Carceri [di Franco Masala]

pietro paolo pinna

È singolare che una tipologia scomoda come quella carceraria abbia fruttato a Nuoro due interessanti edifici, collegati quanto al loro uso, ma oggi senza un confronto diretto a causa delle rispettive vicende. Il vecchio carcere, costruito nella prima metà dell’Ottocento su progetto di Enrico Marchesi, è stato sciaguratamente demolito nel 1975 per costruire un centro culturale. Aveva una forma circolare adeguata ai criteri punitivi dell’epoca per un controllo totale.

Il nuovo istituto di pena a Badu ‘e Carros, invece, ha avuto una gestazione pluridecennale, compresa tra l’affidamento dell’incarico (1953) e l’apertura della struttura (1968). L’edificio non fu completato secondo il progetto originario di Mario Ridolfi e del suo collaboratore Volfango Frankl, poiché mancano i due blocchi detentivi a ovest mentre il cortile centrale a rombo fu realizzato solo per metà.

L’idea progettuale di Ridolfi presenta una semplicità di mezzi, ancor più evidente poiché legata soprattutto al valore urbanistico del complesso, situato su un’ampia distesa di colline. Il progetto gioca su figure regolari – rombi, esagoni, prismi triangolari – tutte basate su una serie di angoli di 30° per costruzioni articolate intorno a pochi punti nodali (il corpo di guardia, l’amministrazione, la caserma, il cortile dei colloqui).

Alla semplicità formale corrisponde un’attenzione verso la tradizione sarda, tramite il ricorso a materiali contrastanti cromaticamente come il granito grigio e la trachite rosa, visibili anche nelle finestre a rombo suddiviso in due triangoli.

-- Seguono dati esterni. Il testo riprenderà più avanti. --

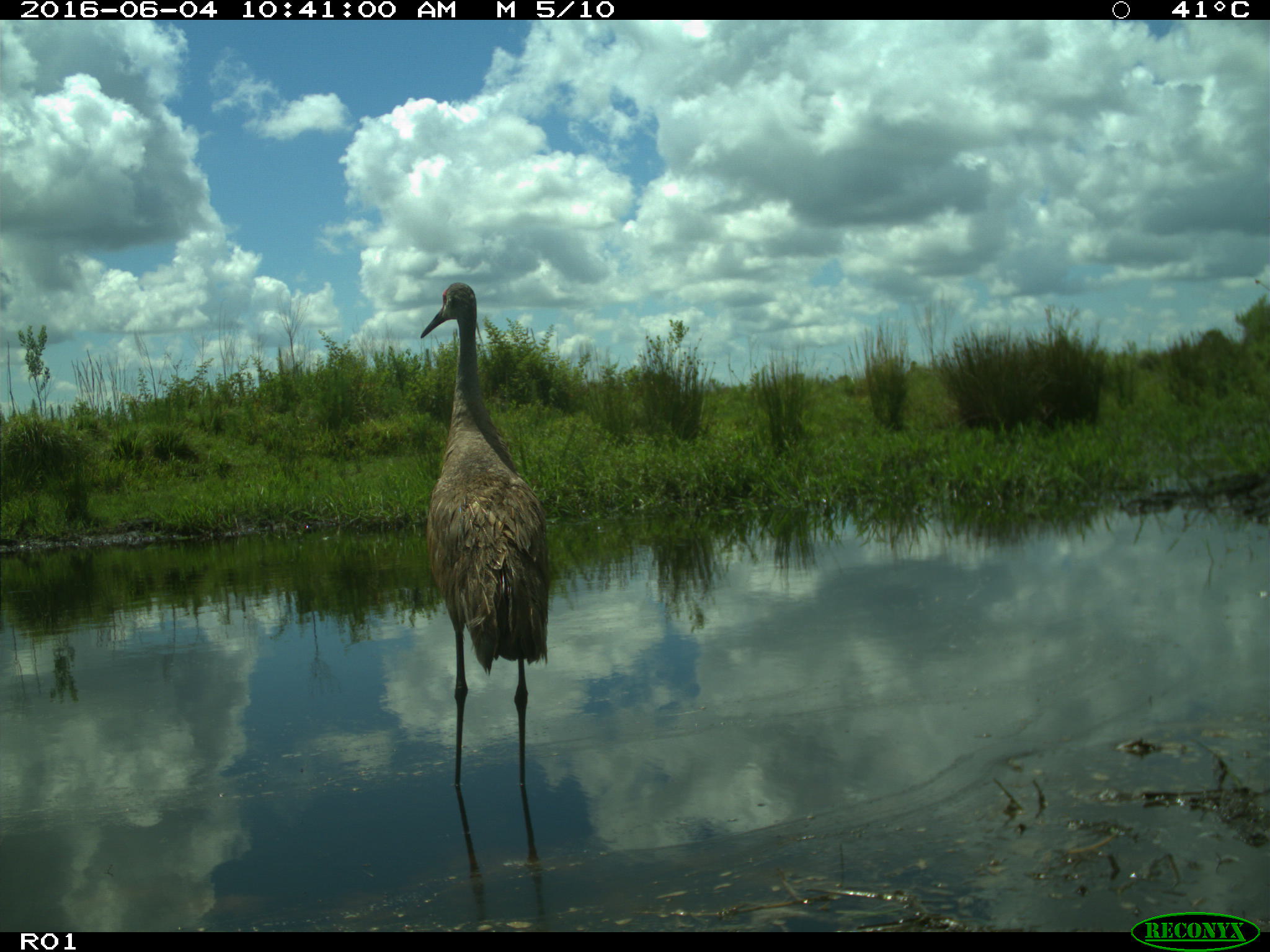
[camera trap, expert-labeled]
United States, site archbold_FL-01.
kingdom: Animalia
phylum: Chordata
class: Aves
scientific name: Aves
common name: birds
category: unidentified bird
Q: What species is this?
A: Unidentified bird (birds) (Aves).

Ridolfi ebbe la sensibilità di meditare sul tema del carcere con un’ampia partecipazione umana, curando gli aspetti pratici in funzione di chi doveva stare a lungo all’interno dell’istituto, ma recuperando anche motivi locali in termini di rilettura più che dal punto di vista accademico: è il caso della bicromia particolarmente legata all’eredità dell’architettura pisana in Sardegna, come motore di tutto l’intervento. Ciò che ancora una volta rivela la posizione isolata di un architetto come Ridolfi secondo “un’autonomia di lavoro intellettuale distante da quel milieu architettonico sempre attento, invece, alle variabili suggestioni delle immagini alla moda”, come scrisse Giorgio Muratore nel 1974.

Dopo circa mezzo secolo e nonostante Badu ‘e Carros sia una prigione “d’autore”, rimane che il carcere è la sanzione ufficiale dell’indegnità delle persone. Citando le parole di Gustavo Zagrebelsky (la Repubblica, 23 gennaio 2015) è opportuno riflettere sul fatto che “La reclusione non si concilia con la dignità umana e toglie il diritto al proprio tempo. Sono più coerenti sanzioni risarcitorie che costringano a vivere, ma cambiando vita.”